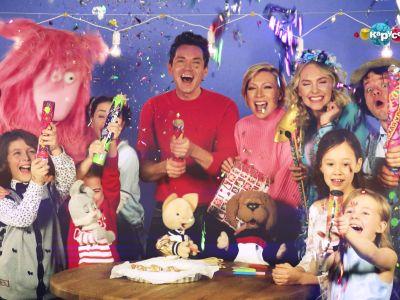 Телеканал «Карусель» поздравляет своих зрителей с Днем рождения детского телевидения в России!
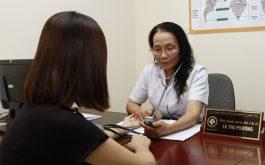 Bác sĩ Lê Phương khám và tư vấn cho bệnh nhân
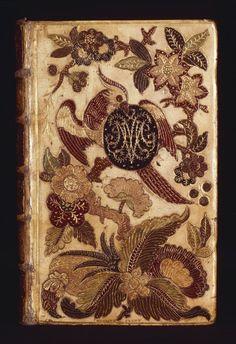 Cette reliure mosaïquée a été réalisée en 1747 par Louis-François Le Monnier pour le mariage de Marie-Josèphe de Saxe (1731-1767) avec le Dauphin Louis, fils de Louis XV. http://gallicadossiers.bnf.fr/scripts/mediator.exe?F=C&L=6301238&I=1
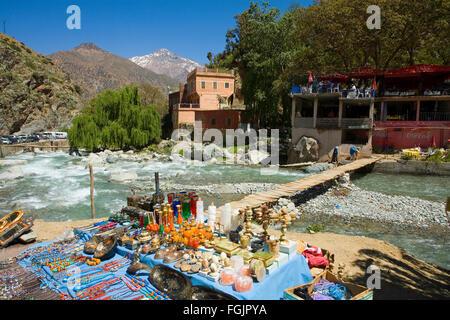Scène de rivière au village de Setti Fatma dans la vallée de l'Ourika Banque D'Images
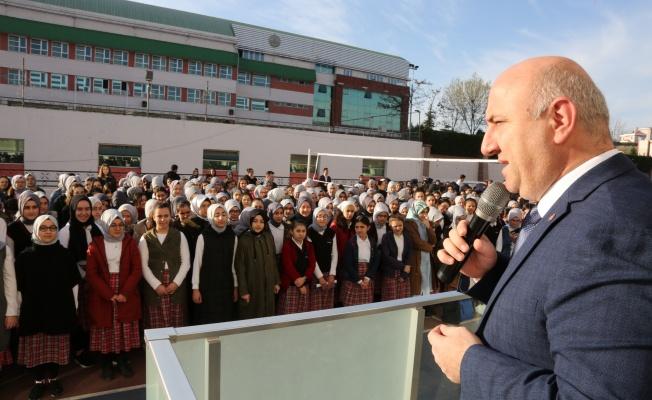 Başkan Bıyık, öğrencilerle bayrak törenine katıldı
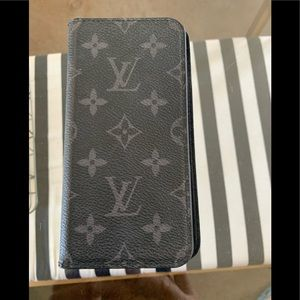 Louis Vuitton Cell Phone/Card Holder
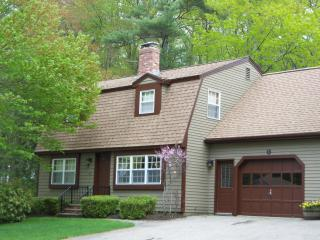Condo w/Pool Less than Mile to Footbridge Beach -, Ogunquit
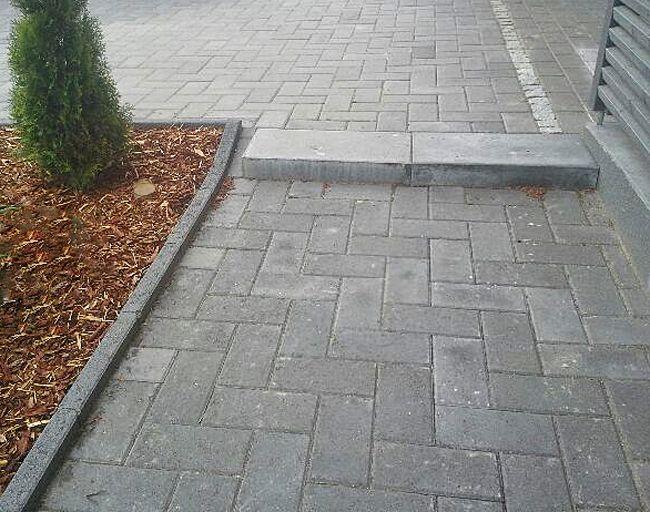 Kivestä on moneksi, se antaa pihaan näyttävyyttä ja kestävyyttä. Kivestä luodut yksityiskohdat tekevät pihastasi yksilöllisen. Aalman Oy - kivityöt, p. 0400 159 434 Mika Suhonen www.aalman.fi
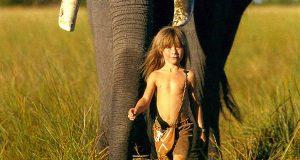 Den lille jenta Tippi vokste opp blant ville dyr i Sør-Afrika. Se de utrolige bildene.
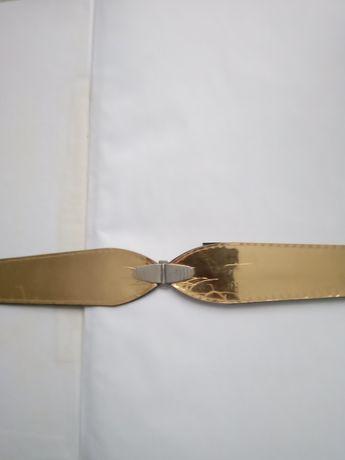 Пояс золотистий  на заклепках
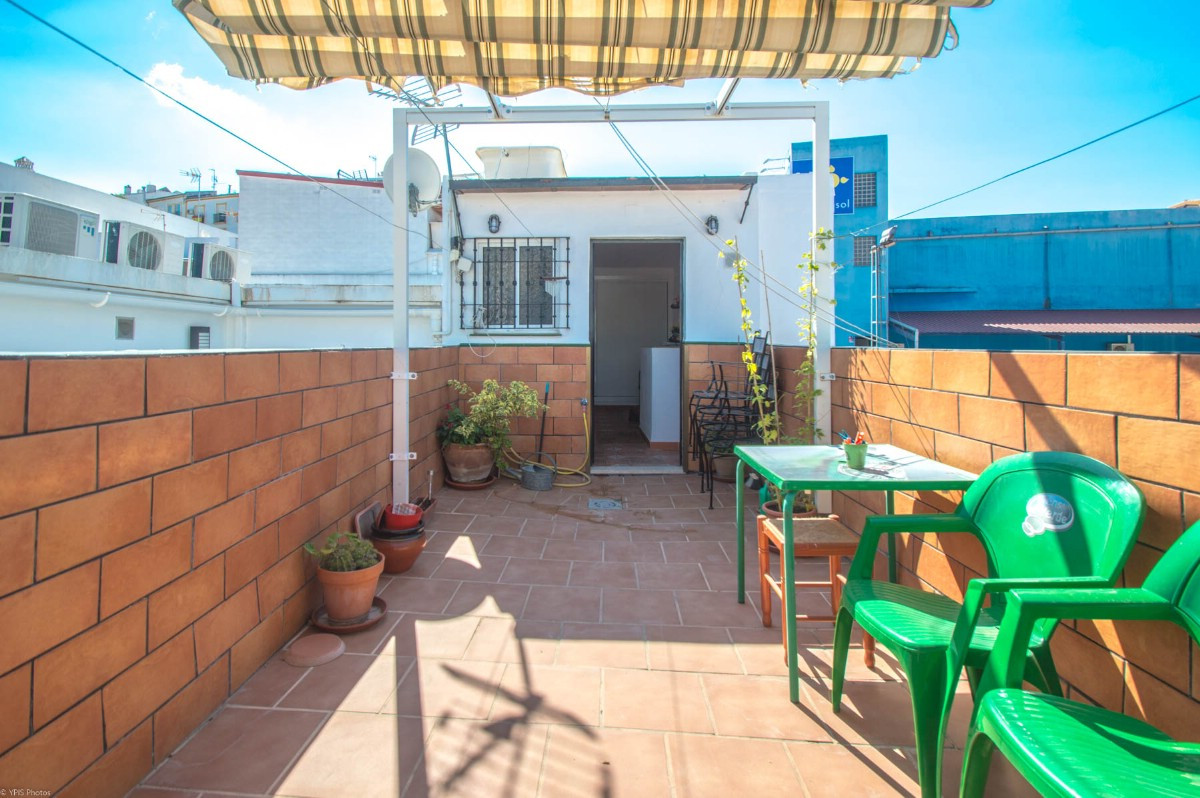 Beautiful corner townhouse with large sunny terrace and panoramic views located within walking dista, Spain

...

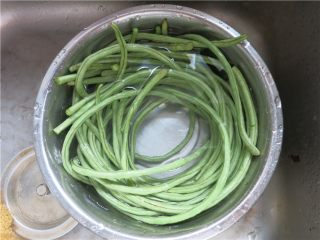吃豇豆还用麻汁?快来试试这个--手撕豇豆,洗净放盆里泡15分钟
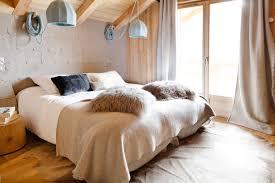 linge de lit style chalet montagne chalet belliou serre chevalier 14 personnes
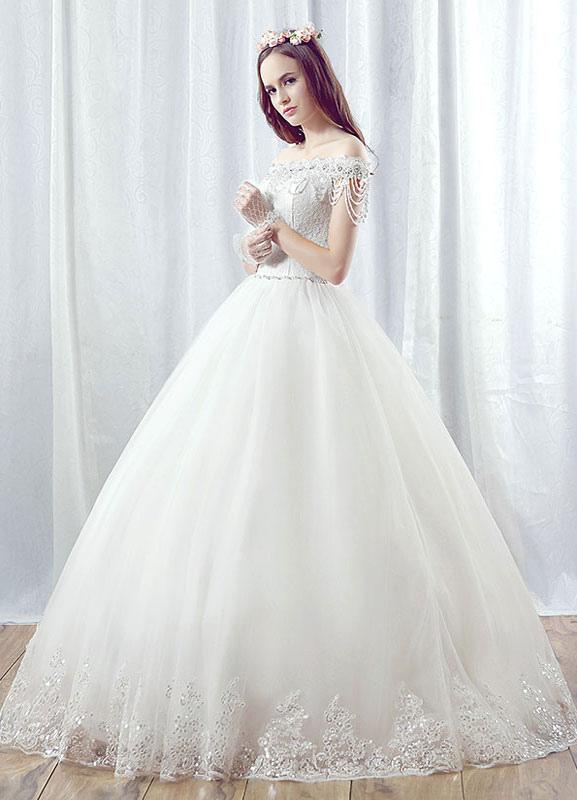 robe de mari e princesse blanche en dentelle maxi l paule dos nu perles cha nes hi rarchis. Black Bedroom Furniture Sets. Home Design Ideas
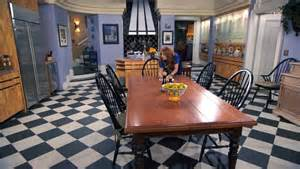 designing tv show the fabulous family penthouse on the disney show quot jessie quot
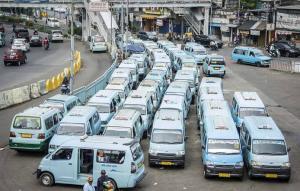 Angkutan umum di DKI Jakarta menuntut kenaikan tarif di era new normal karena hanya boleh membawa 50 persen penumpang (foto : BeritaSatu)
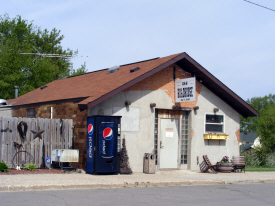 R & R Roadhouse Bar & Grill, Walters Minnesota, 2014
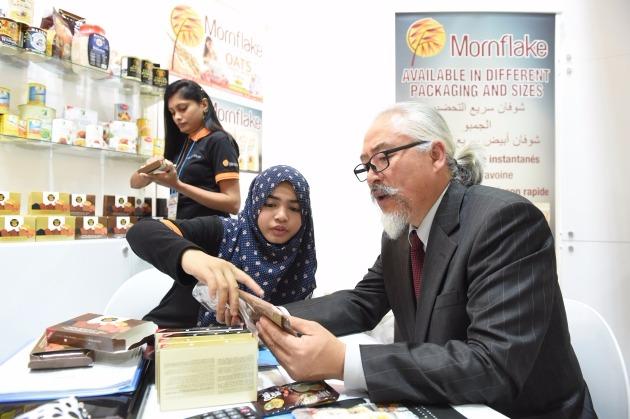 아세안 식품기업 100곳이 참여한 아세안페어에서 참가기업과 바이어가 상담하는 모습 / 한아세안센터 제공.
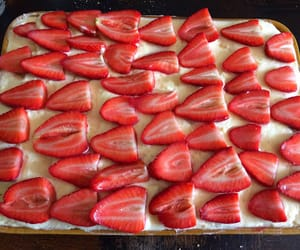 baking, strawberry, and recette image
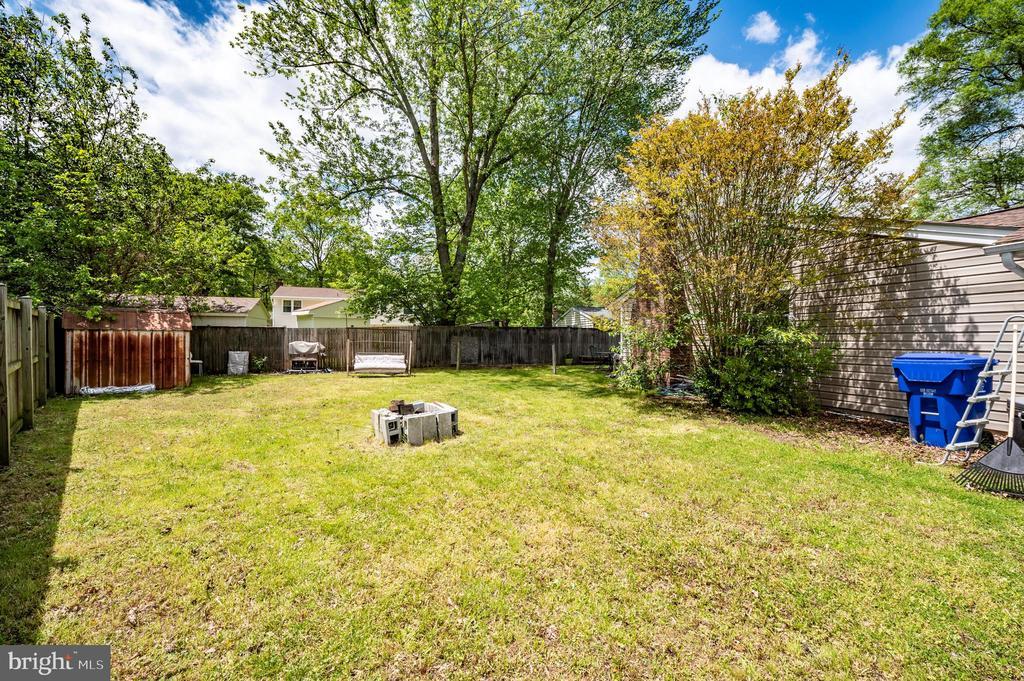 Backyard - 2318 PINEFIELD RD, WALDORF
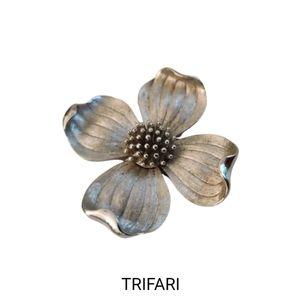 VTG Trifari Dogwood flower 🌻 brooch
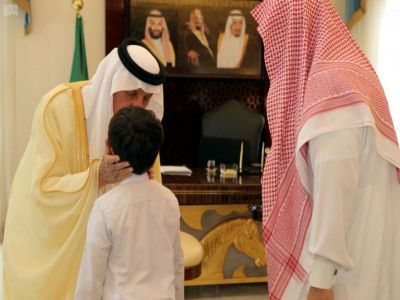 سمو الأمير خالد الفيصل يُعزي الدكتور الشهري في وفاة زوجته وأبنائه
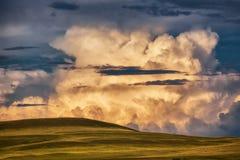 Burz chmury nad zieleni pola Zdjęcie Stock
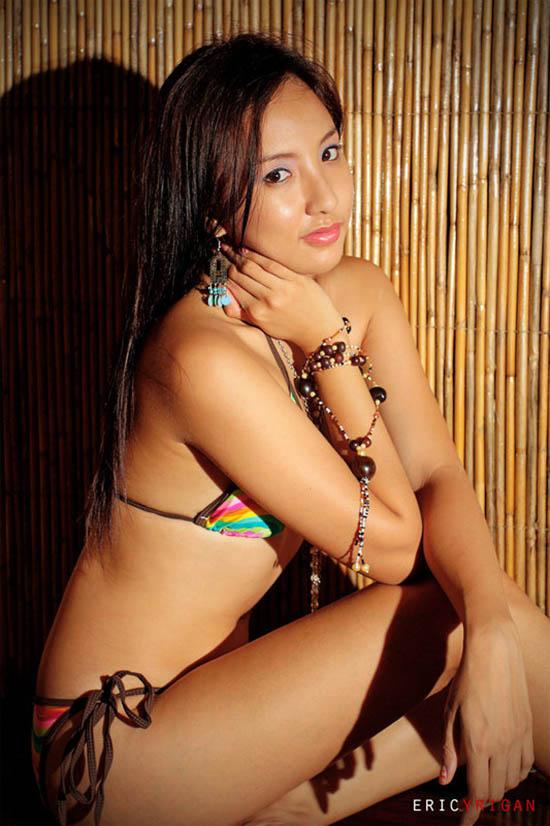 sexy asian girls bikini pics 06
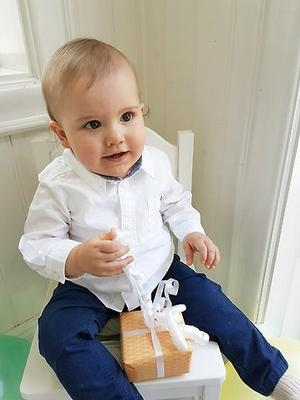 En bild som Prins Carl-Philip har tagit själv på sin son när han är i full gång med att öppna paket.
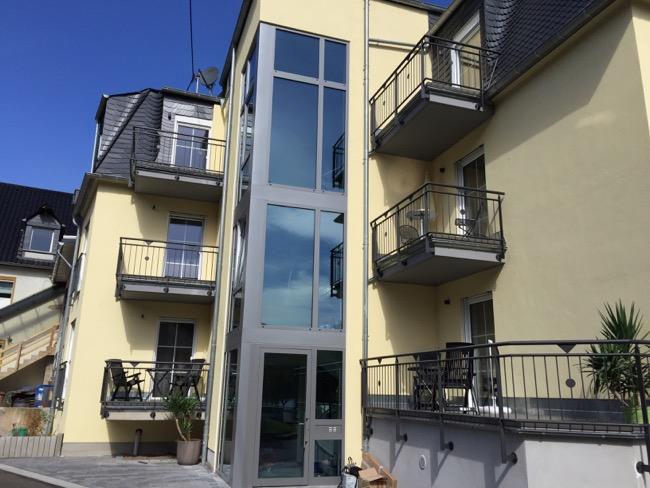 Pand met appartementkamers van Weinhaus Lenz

...

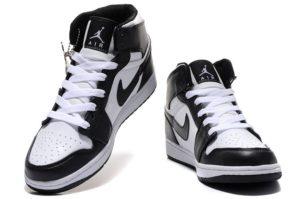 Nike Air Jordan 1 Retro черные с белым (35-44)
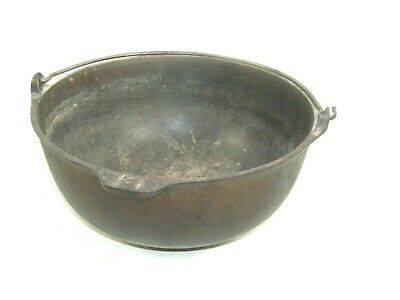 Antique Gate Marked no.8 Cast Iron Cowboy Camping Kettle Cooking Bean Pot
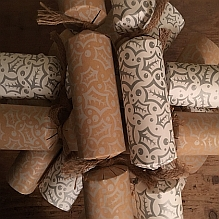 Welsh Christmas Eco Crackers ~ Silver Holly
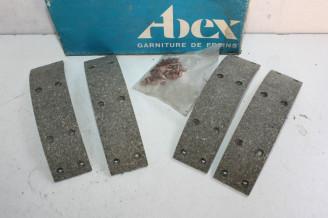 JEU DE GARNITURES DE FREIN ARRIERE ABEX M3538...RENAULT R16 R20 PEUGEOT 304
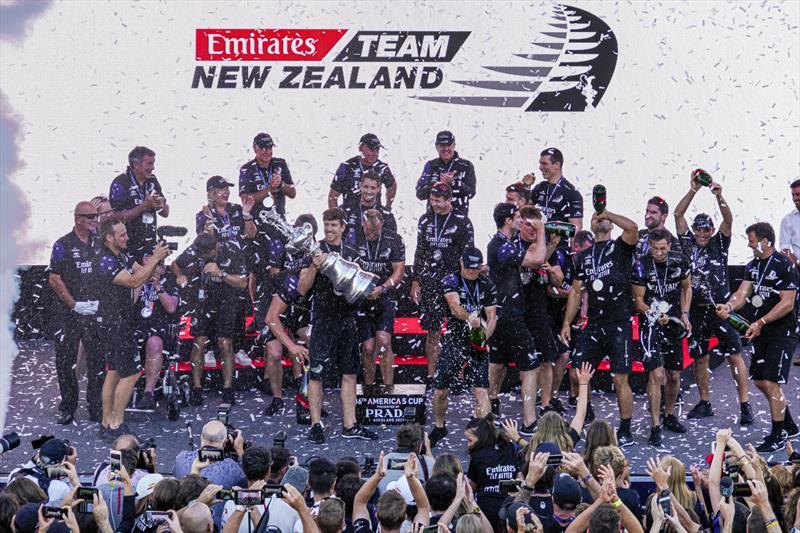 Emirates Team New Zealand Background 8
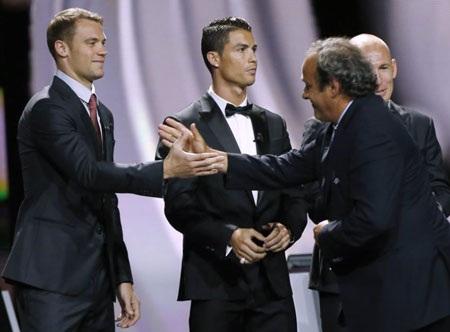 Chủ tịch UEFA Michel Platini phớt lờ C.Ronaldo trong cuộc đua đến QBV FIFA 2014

_What the task requires_
In the data above, find the line containing "Angkutan umum di" and the line containing "VTG Trifari Dogwood flower 🌻 brooch". Copy exactly the stretch from the first through the second, both included, leaving out any picture.

_Answer section_
 Angkutan umum di DKI Jakarta menuntut kenaikan tarif di era new normal karena hanya boleh membawa 50 persen penumpang (foto : BeritaSatu)
 R & R Roadhouse Bar & Grill, Walters Minnesota, 2014
 아세안 식품기업 100곳이 참여한 아세안페어에서 참가기업과 바이어가 상담하는 모습 / 한아세안센터 제공.
 baking, strawberry, and recette image
 Backyard - 2318 PINEFIELD RD, WALDORF
 VTG Trifari Dogwood flower 🌻 brooch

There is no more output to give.